Problems to solve
**A)** Answer these questions from the opinion piece on wiretapping in Turkey:
(i) About how many people does the claimed wiretapping list include?
(ii) What does the prime minister call the recording?
(iii) Which party has held power in Turkey for over a decade?
**B)** In the opinion piece on wiretapping in Turkey, which countries are named as places where this form of corruption is not seen?

Document
Wiretapping Wars And Broken Democracy In Turkey

Erdogan denies wrongdoing
Erdogan denies wrongdoing
Ismet Berkan

-Opinion-

ISTANBUL — On one hand, there is an investigation of an imaginary terrorist organization and the claim of a wiretapping list that includes some 7,000 people.

On the other, there is the recording of a telephone conversation that has been spreading on YouTube, allegedly between Prime Minister Recep Tayyip Erdogan and his son.

The prosecutors who were said to be running the investigation around the first claim say, “No, we did not wiretap this many people. The prime minister, meanwhile, denies the second claim, calling the recording a “montage.”

From my vantage point, it looks like such accusations are no longer made to actually be proven. Instead, they’re being discussed just for the sake of preaching to the already converted, while the rest are already sworn not to believe whatever comes from the enemy camp anyway.

This is the way we deal with each other in today's polarized Turkey.

By now, we would be better off looking beyond the specific content of all such claims. Can it be anything but the country’s bad governance that turns citizens into mere spectators in a dirty political war?

A well-governed country would have been able to overcome its systemic problems in the decade-plus that the ruling Justice and Development Party (AKP) has been in power. The existence of such wiretapping wars are proof that the problems of 1999 still continue in 2014, that no steps were taken to solve them.

Isn’t there anybody in Turkey ready to question the very existence of such a wiretapping war between political opponents? Why don’t we see such a form of corruption in Germany, France, the United States? Or even in Italy and Greece?

Data excerpts
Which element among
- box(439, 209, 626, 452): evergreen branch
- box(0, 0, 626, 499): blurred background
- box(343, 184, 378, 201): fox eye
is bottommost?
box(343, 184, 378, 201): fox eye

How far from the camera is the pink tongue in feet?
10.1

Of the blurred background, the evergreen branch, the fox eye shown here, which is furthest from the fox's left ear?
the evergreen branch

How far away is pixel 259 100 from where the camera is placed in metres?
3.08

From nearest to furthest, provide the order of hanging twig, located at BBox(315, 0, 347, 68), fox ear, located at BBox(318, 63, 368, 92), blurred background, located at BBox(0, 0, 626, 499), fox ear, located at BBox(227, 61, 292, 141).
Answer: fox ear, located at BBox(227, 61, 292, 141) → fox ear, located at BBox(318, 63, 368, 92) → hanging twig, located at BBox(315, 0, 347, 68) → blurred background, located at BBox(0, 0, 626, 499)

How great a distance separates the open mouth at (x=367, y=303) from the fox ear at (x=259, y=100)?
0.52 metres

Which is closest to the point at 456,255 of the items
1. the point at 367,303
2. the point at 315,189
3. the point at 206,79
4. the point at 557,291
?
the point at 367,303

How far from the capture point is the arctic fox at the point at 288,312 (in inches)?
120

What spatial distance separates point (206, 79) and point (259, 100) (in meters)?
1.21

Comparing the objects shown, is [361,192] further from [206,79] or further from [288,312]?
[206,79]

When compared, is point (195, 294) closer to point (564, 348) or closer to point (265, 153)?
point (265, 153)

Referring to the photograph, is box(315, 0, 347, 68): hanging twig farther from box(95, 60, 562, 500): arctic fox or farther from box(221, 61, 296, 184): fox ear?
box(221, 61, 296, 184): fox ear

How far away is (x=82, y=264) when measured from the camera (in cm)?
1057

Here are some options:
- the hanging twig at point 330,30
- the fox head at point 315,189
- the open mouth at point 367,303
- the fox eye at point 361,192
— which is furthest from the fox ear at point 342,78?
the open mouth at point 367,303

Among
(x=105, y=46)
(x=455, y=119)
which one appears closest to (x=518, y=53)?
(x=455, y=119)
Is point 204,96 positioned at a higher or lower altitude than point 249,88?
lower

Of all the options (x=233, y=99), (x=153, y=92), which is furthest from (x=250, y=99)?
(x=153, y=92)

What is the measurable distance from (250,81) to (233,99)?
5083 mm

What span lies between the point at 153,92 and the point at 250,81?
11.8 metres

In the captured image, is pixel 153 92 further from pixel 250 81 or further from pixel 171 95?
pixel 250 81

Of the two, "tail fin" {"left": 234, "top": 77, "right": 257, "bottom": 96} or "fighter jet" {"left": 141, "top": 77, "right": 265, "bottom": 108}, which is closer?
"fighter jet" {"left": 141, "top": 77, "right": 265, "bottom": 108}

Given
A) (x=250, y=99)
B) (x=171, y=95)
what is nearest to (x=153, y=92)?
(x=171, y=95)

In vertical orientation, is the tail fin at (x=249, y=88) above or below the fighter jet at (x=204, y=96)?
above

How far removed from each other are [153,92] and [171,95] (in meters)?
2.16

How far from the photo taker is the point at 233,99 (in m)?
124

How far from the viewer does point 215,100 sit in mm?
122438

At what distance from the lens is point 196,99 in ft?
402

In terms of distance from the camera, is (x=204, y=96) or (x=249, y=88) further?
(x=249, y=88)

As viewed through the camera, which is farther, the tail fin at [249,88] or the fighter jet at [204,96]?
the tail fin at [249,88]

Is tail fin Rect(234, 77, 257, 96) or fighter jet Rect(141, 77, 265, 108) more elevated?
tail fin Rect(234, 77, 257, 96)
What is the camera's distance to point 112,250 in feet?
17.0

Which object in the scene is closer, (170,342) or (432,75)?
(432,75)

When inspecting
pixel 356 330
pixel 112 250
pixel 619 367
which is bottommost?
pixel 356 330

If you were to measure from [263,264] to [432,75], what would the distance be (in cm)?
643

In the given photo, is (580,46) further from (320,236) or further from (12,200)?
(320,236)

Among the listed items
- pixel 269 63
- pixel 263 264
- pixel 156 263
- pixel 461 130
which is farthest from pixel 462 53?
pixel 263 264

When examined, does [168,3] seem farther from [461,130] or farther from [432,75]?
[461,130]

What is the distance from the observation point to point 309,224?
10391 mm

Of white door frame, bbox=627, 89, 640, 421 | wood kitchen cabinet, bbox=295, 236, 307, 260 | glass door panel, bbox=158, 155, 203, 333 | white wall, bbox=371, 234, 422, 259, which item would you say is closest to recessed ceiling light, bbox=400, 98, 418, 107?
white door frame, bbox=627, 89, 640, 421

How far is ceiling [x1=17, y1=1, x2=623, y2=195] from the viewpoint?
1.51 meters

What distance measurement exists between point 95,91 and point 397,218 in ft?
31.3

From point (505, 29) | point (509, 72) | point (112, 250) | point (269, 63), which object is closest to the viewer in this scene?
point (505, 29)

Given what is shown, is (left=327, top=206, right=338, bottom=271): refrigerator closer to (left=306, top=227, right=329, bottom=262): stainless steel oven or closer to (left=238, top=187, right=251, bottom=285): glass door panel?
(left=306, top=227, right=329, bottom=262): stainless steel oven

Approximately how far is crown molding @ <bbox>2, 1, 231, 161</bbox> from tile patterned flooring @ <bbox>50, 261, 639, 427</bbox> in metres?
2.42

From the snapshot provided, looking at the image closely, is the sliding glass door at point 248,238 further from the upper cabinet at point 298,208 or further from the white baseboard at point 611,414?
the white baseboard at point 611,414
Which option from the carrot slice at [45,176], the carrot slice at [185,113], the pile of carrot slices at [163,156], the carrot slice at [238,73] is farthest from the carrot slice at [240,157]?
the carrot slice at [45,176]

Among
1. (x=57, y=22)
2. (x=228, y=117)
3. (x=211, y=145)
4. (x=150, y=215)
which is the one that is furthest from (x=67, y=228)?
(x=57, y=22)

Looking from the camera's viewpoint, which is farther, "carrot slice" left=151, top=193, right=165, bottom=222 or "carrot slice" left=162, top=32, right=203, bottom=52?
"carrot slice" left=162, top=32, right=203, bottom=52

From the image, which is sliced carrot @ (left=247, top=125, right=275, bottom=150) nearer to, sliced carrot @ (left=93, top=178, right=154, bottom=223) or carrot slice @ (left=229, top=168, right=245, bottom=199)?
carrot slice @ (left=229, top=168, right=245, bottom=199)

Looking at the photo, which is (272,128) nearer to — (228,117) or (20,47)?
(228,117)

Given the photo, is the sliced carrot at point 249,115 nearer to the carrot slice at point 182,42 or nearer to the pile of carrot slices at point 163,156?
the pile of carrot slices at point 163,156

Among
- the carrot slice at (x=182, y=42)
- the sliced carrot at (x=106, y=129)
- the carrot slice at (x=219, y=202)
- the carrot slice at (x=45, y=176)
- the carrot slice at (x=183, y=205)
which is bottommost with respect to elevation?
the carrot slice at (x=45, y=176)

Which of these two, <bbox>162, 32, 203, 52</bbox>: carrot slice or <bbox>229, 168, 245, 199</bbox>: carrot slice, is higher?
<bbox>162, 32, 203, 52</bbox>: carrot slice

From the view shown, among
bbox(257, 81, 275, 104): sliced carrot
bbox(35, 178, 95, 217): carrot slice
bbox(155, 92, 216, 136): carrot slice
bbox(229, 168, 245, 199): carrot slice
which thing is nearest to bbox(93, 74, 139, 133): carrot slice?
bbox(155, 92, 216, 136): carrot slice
* * *
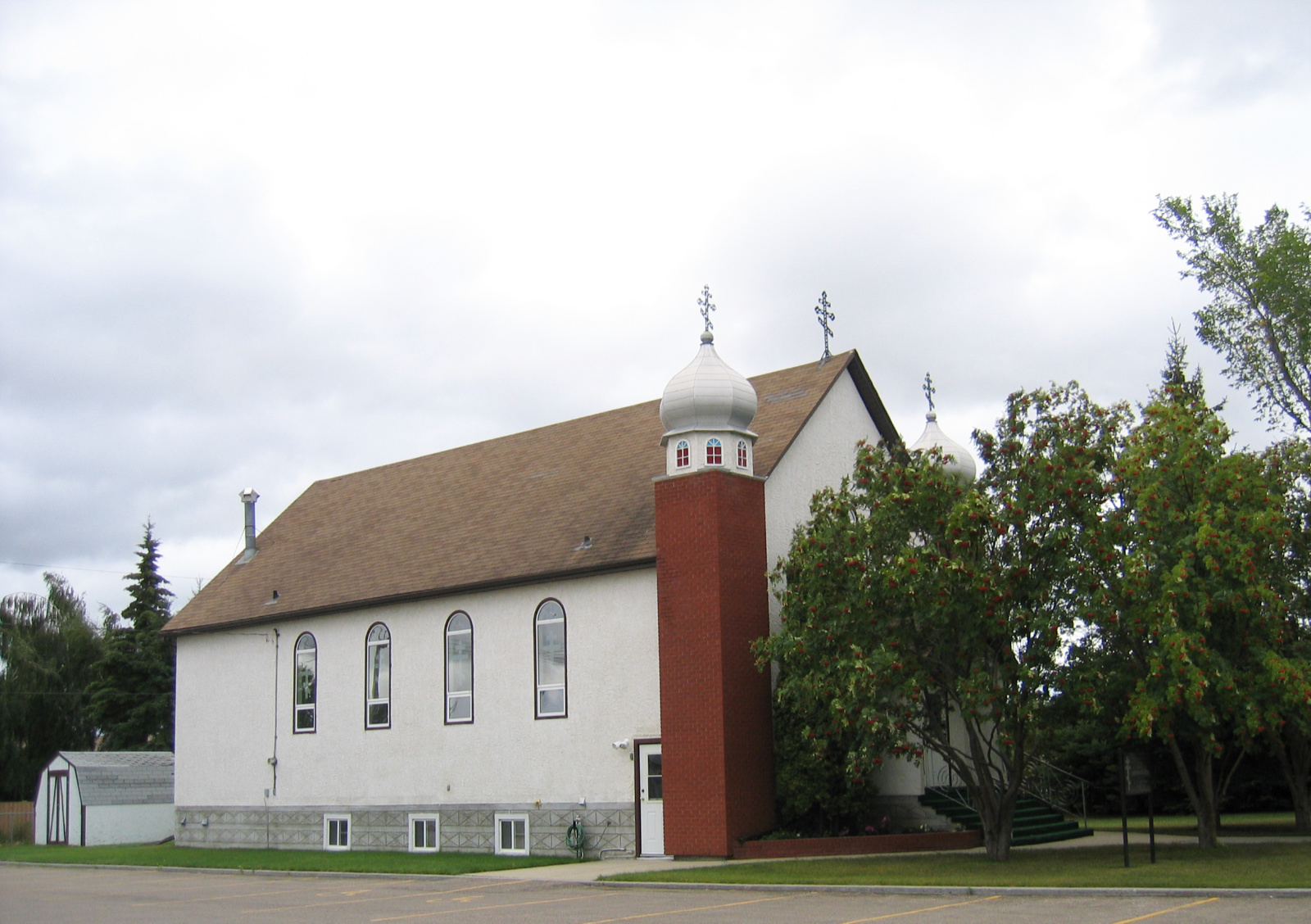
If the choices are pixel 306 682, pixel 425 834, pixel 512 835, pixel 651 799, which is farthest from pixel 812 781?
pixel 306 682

Worked answers
**A)**
(i) Some 7,000 people.
(ii) A "montage."
(iii) The Justice and Development Party (AKP).

**B)** Germany, France, the United States, Italy, Greece